伊琳娜看看大橋,來援的騎兵已經可以看得到臉了。缪拉和達武清理橋頭堡;古斯塔夫正在追殺逃兵,離自己很近了。

“呯”一個大膽的奧地利人貼近開槍,古斯塔夫靈活的躲開,順手一刀,劃開他的脖子。血像噴泉般噴的很高,奧地利人逃跑的速度更快了。伊琳娜好像看到古斯塔夫冷冷的掃了自己一眼,吓得她遍體生寒,手都哆嗦了。

“快跑吧!”馬可紮斯基的聲音也開始打顫了。

“下去,把大炮撬開,就差一點了。”伊琳娜咬着牙,跳下坡,用撬棍使勁的別着大炮。

跑吧,還磨叽什麽?就這一門炮了,誰知道,又有誰在乎呢?奧地利人整整齊齊的三個炮兵連,一炮未發,人家早跑了!

不行!還有一門就是一門。一定要把大炮全毀了。別人是別人,我是斯特魯維希!另一個聲音在伊琳娜的腦海中響起。

“用力!”伊琳娜大聲喊着,給馬可紮斯基,更是給自己。猛地肩膀一輕,大炮翻滾着,滾進多瑙河。

“逃吧,快逃吧。”伊琳娜對馬可紮斯基喊着。還沒喊完,馬可紮斯基一縱身,跳進河裏,一個猛子就不見了。

“你倒是帶上我啊!”伊琳娜都快哭了,這個鬼天氣,自己跳進河,絕對會被凍死啊。

四周好像越來越安靜,是不是都跑光了?是不是到處都是法國人?伊琳娜剛才的勇氣全都不見了,她驚慌的爬上小坡,膽戰心驚的往下看。

還好,法國騎兵剛剛沖過大橋,正在驅趕奧地利人。最妙的是坡下還有一輛炮車,一匹瘦馬拴在車上。

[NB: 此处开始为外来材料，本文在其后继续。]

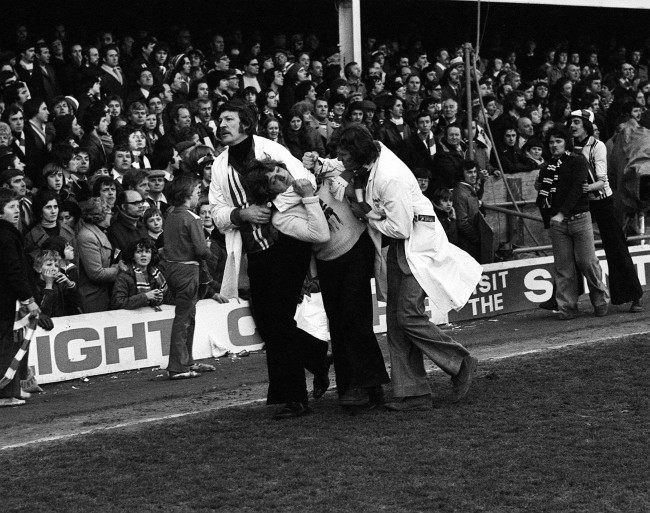 Southampton stewards 'handling' a fan after fights broke out between rival supporters at the end of the FA Cup tie betwen Southampton and Manchester United at The Dell, Southampton. Date: 27/02/1977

“上帝啊!聖母啊!聖徒們保佑我。”伊琳娜不顧腳底的刺痛,連滾帶爬的沖了下去。手裏的戰刀揮舞,使勁砍在拴馬的缰繩上。砍了幾刀,居然沒有動靜。

舉刀看了一眼,剛才砍粗繩子太用力,刀刃幾乎都磨平了。伊琳娜靠了一句,把刀咬在嘴裏,開始解缰繩。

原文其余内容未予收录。